Investigators examined 12 randomized clinical trials that included more than 1000 patients and found that oral immunotherapy was associated with a greater risk of anaphylaxis, epinephrine use, and serious adverse events compared to avoidance or placebo.

Investigators search MEDLINE, EMBASE, Cochrane Controlled Register of Trials, Latin American and Caribbean Health Sciences Literature, China National Knowledge Infrastructure, WHO’s Clinical Trials Registry Platform, US Food and Drug Administration (FDA), and European Medicines Agency databases for published and unpublished randomized clinical trials comparing oral immunotherapy with placebo or allergen avoidance for treatment of peanut allergy. They identified 1624 records and 12 of them were chosen for the study. Reasons for exclusion included relevance, study design, duplication, had the wrong intervention, and several other reasons.

Study outcomes identified by investigators included peanut-induced anaphylaxis, peanut induced allergic reactions, epinephrine use, and quality of life. In total, the studies examined included 1041 participants undergoing peanut oral immunotherapy.

In 9 trials involving 950 participants, which reported anaphylaxis data, oral immunotherapy increased the risk of anaphylaxis compared with no oral immunotherapy. Authors noted this effect was seen irrespective of entry challenge threshold, starting or target dose, oral immunotherapy duration, age, control group assignment, or whether the formulation was a proprietary product or not. In 9 trials involving 984 participants, which reported epinephrine use, oral immunotherapy compared with no oral immunotherapy increased the risk of epinephrine use and its frequency over 936 person years.
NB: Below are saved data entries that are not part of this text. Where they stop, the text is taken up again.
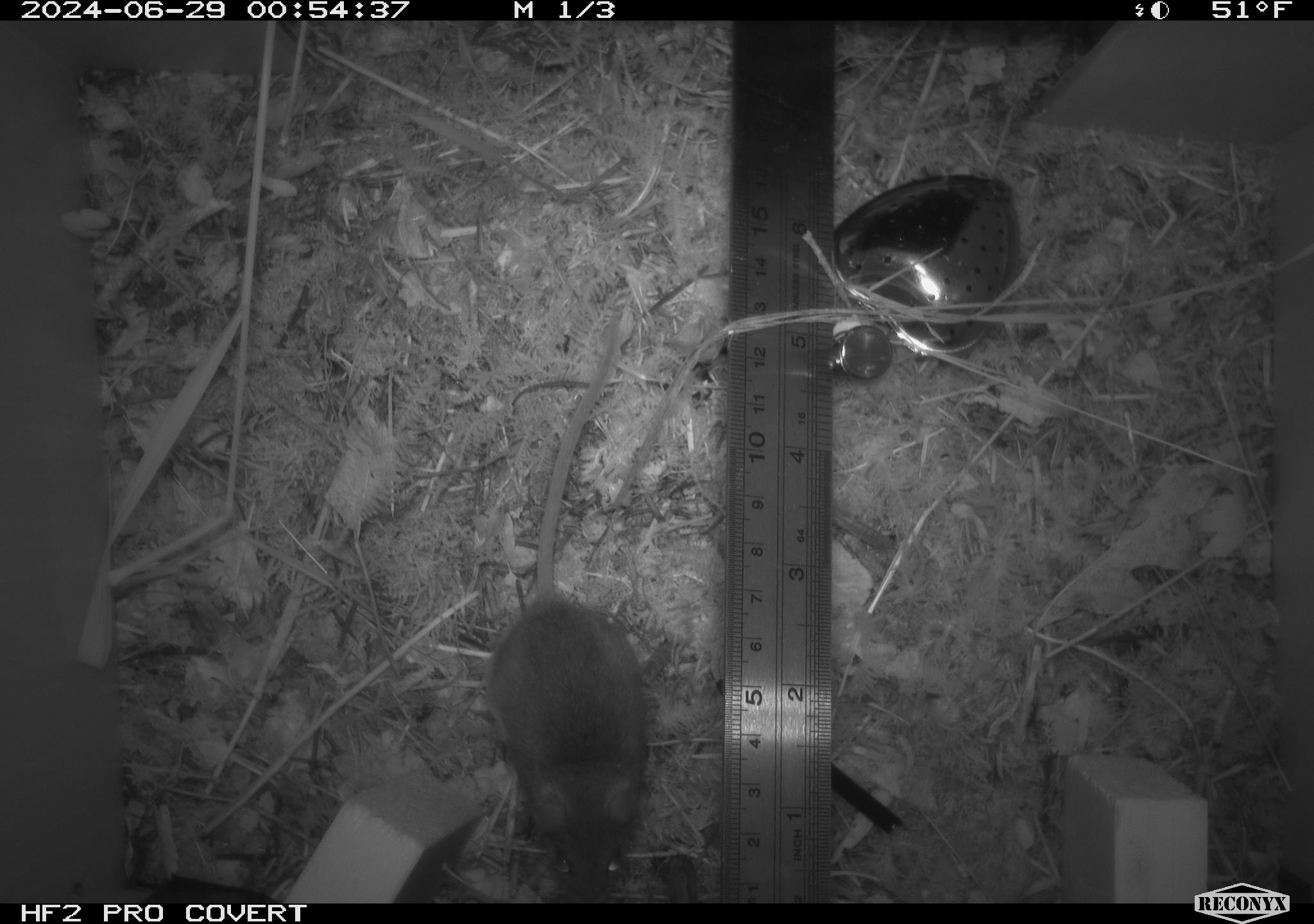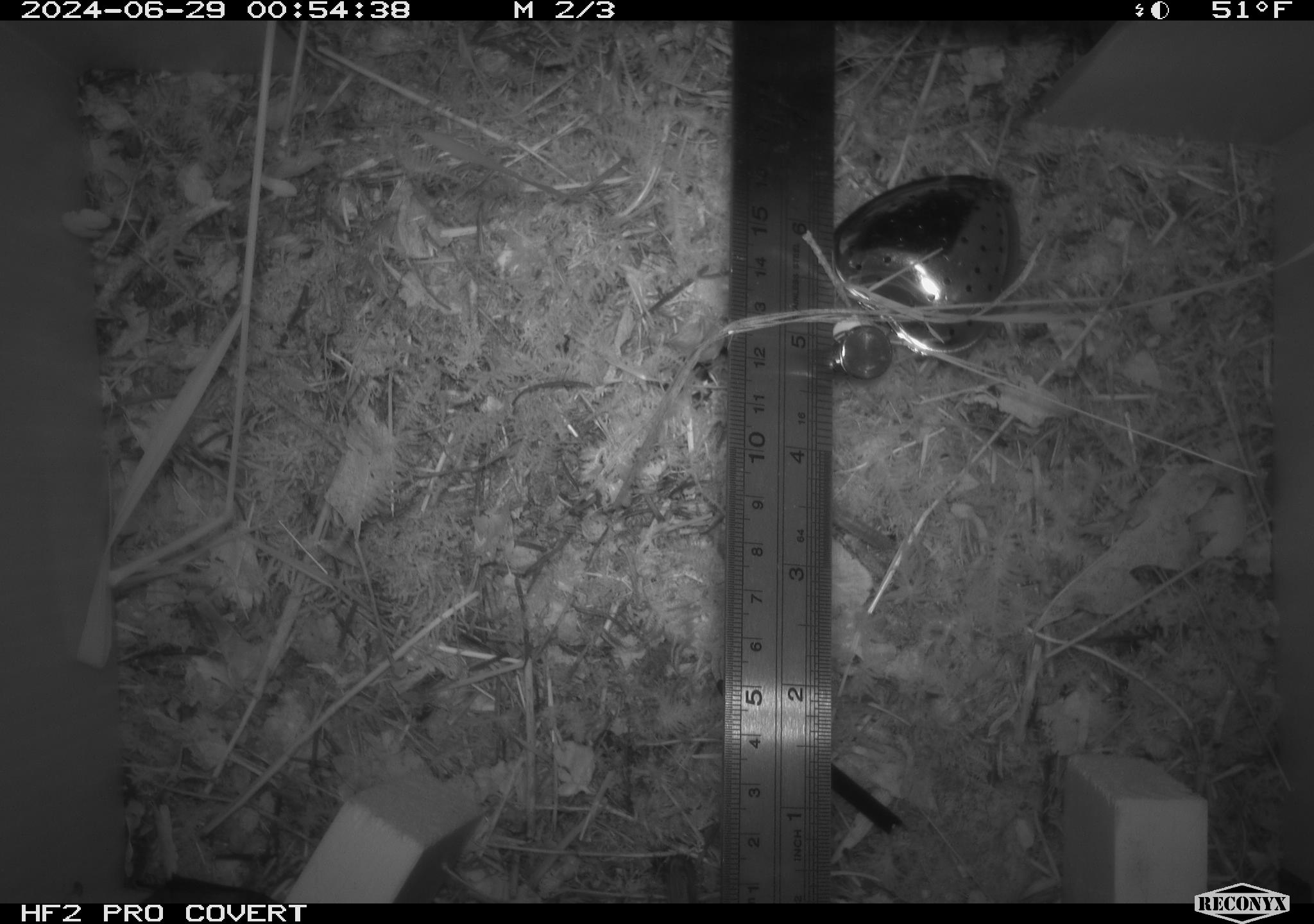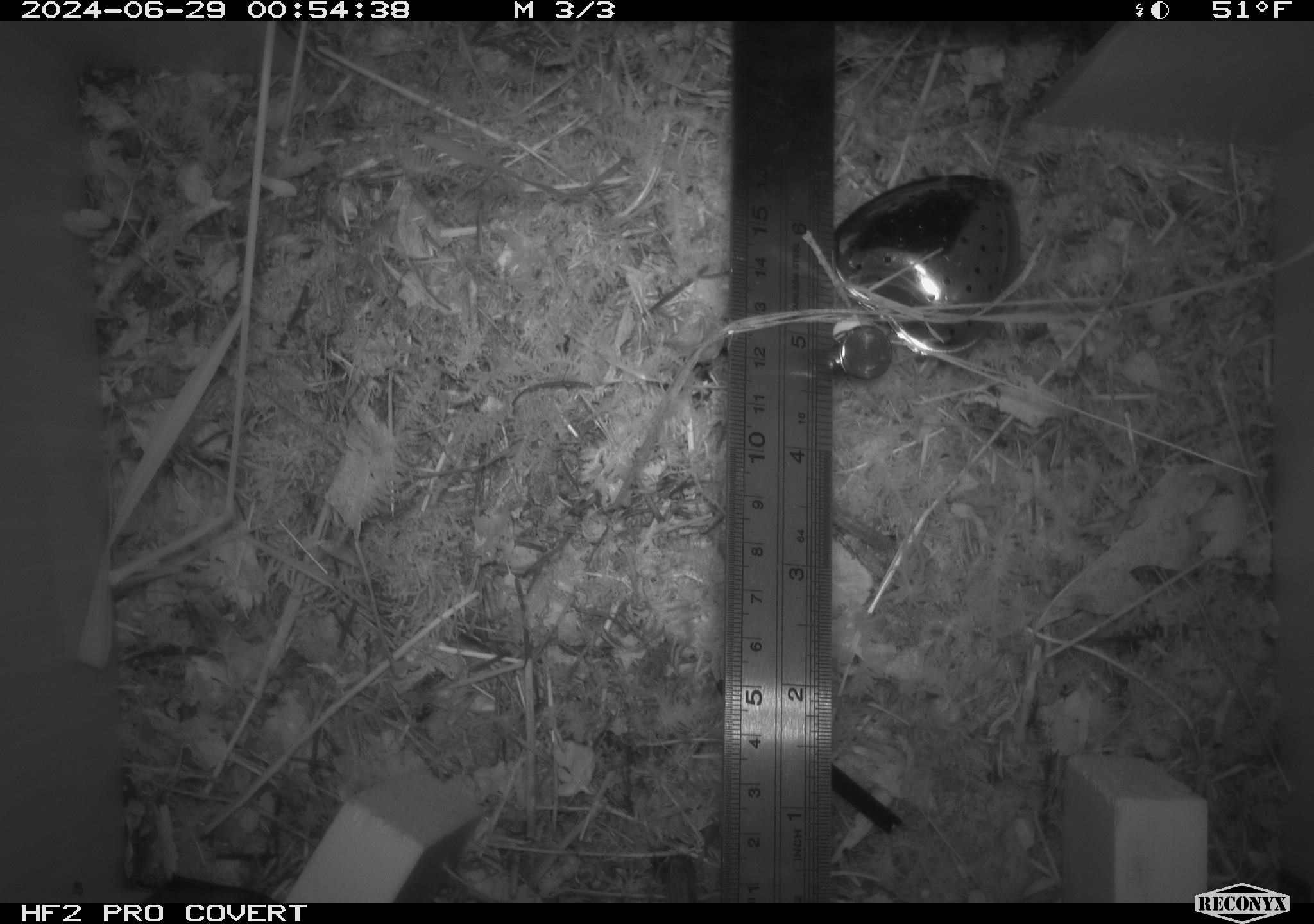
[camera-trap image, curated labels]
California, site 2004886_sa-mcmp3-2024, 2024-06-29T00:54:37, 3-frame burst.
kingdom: Animalia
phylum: Chordata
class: Mammalia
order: Rodentia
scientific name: Rodentia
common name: mouse species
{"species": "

Investigators note that the frequency of anaphylaxis was about 3 times higher (22.2% versus 7.1%) in the group with oral immunotherapy compared to the group without. Epinephrine use was around 2 times greater in those who underwent oral immunotherapy, from 3.7% without to 8.2% with. The number of serious adverse events was about double as well, from 6.2% without to 11.9% with.

Allergic reactions involving the gastrointestinal tract, skin and mucous membranes, nose, and lungs also increased.

Authors noted that while participants received peanut oral immunotherapy were more likely to experience allergic and anaphylactic reactions, treatment effectively inducing desensitization as shown in supervised challenges.

Authors noted several limitations within their study including the small number of patients and studies that did not report all data for all patients. They also noted that the findings of their study would benefit from additional studies.

Study authors wrote that their results legitimize the need for additional studies to further explore the impact of oral immunotherapy and what improvements in safety can be made to make the treatment most effective for patients.

“Our study synthesises all randomized clinical trials comparing peanut oral immunotherapy to no immunotherapy in order to generate the highest quality evidence to inform decision making. It shows that current peanut oral immunotherapy regimens can achieve the immunological goal of desensitization, but that this outcome does not translate into achieving the clinical and patient-desired aim of less allergic reactions and anaphylaxis over time,” wrote lead author Derek Chu, MD, PhD, FRCPC, professor at McMaster University, Canada.

This study, titled “Oral immunotherapy for peanut allergy (PACE): a systematic review and meta-analysis of efficacy and safety,” was published in The Lancet.